**Brief**
Can you set down, word for word, the lines running from the first one through the line containing "Crunching Numbers Is My Cardio T-Shirt", both included, leaving the pictures out?

**Dataset**
● ● ● ● ●

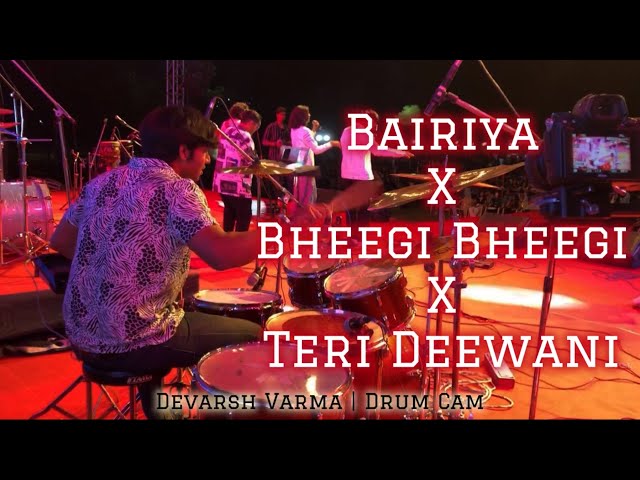 Bairiya X Bheegi X Teri Deewani | Drum Cam | Devarsh Varma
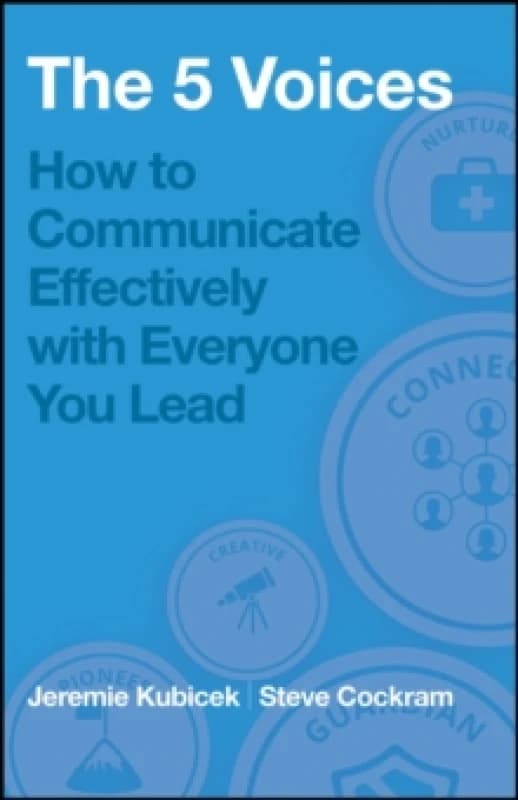 The 5 Voices : How to Communicate Effectively with Everyone You Lead Paperback / softback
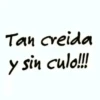 Tan creida y sin culo!!!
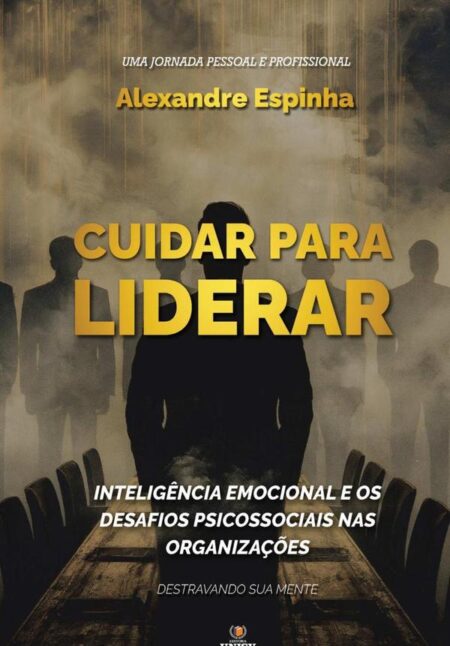 Cuidar Para Liderar:Inteligência Emocional e os Desafios Psicossociais nas Organizações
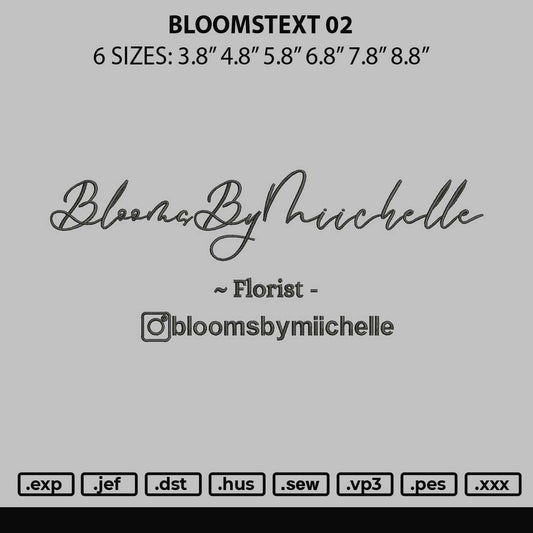 Bloomstext 02 Embroidery Design File 6 sizes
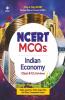 NCERT MCQs Indian Economy Class 9-12 (Old+New) for UPSC State PSC and Other Competitive Exams Highly Useful for Upsc State Psc and Other Competitive Exams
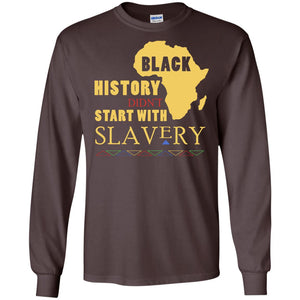 African American T-shirt Black History Didn't Start With Slavery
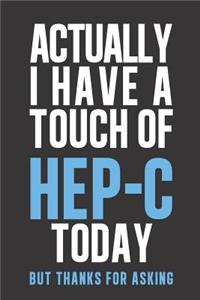 Actually I have a touch of HEP- C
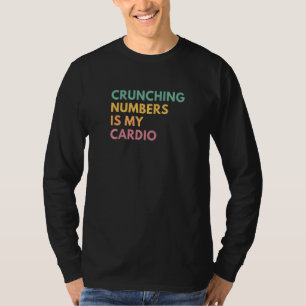 Crunching Numbers Is My Cardio T-Shirt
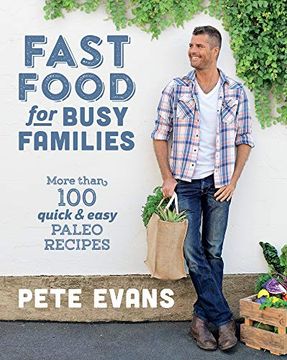 portada Fast Food for Busy Families: More Than 100 Quick and Easy Paleo Recipes (en Inglés)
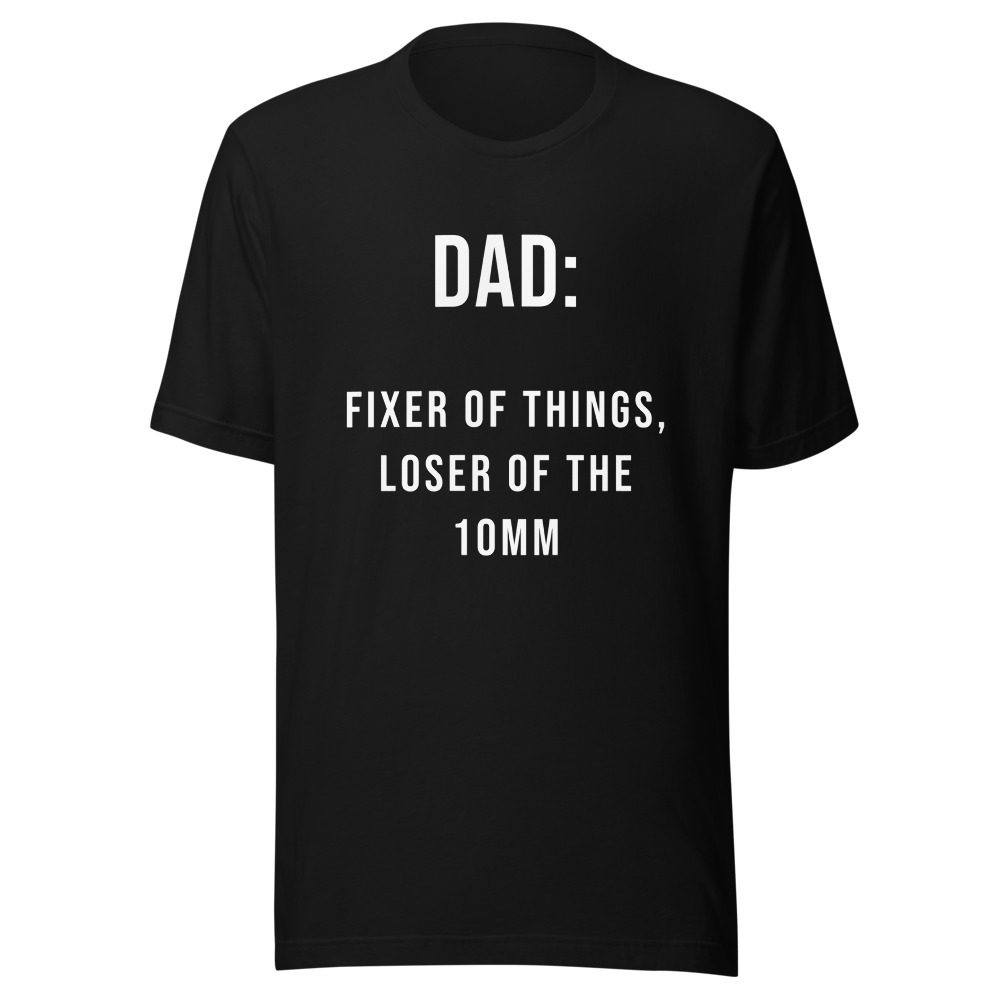 Dad Fixer of Things Loser of the 10mm T-Shirt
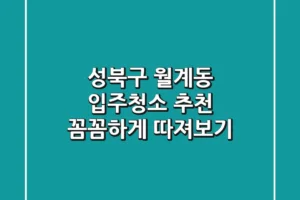 성북구 월계동 입주청소 추천: 꼼꼼하게 따져보기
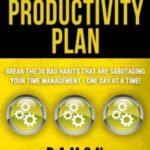 30-Day Productivity Plan By Damon Zahariades USA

● ● ● ● ●

**Response for this exercise**
 Bairiya X Bheegi X Teri Deewani | Drum Cam | Devarsh Varma
 The 5 Voices : How to Communicate Effectively with Everyone You Lead Paperback / softback
 Tan creida y sin culo!!!
 Cuidar Para Liderar:Inteligência Emocional e os Desafios Psicossociais nas Organizações
 Bloomstext 02 Embroidery Design File 6 sizes
 NCERT MCQs Indian Economy Class 9-12 (Old+New) for UPSC State PSC and Other Competitive Exams Highly Useful for Upsc State Psc and Other Competitive Exams
 African American T-shirt Black History Didn't Start With Slavery
 Actually I have a touch of HEP- C
 Crunching Numbers Is My Cardio T-Shirt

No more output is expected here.